Die zersplitterte Satzstruktur spiegelt (neben dem stop-und-go der Taxifahrt) die heute nicht mehr in einem traditionellen System fassbare Weltanschauung wider. Der permanente Neuanfang der Sätze und die häufigen Ellipsen (unvollendete Sätze) charakterisieren die ästhetische Struktur der Wahrnehmung in der Gegenwart.

Die konsequente Kleinschreibung (bis auf Versanfänge, Eigennamen und Anredepronomen) kann als ästhetischer Reiz, aber auch als Zeichen für die Nivellierung in der Gegenwart verstanden werden.

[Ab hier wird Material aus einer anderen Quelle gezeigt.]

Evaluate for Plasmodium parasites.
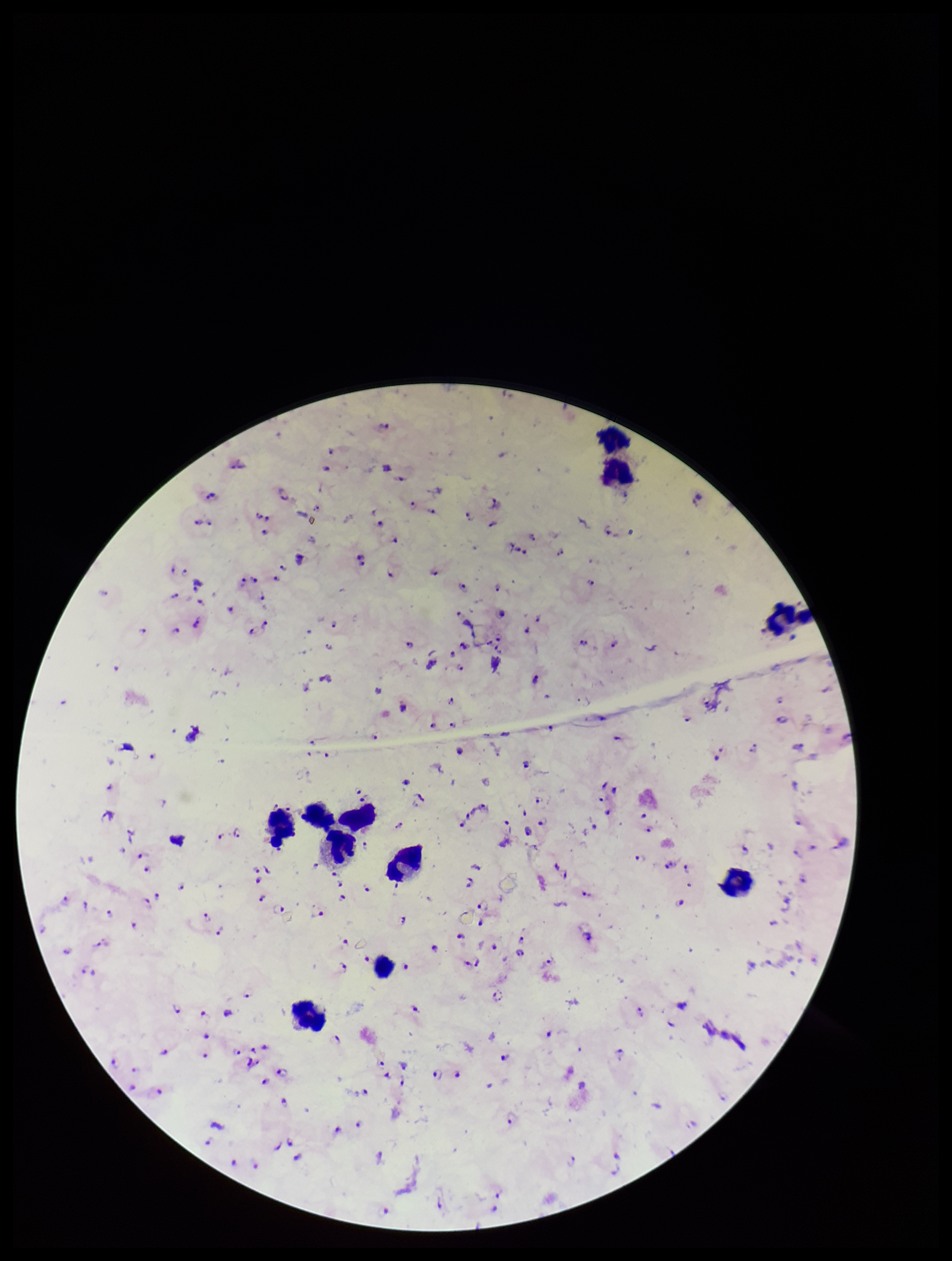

v 1-2 nein – ja – nein: Hier kann das ja als mittelstück … der absteigenden Terz (v.47f) verstanden werden (vgl. auch zu v.2)

v.12/13
: Der einzige traditionelle reine Reim (kein / nein) kann verstanden werden als Heraushebung des ‚Neins‘ der Gegenwart zur Transzendenz, indem aber das ‚Nein‘ durch das vorhergehende kein selber negiert wird, ergibt sich eine Position im Hegelschen Sinne. Er kann aber auch verstanden werden als Klammer, die die beiden Verse mit ‚Anfang‘ und ‚Ende‘ (schlüsse) zusammenbindet.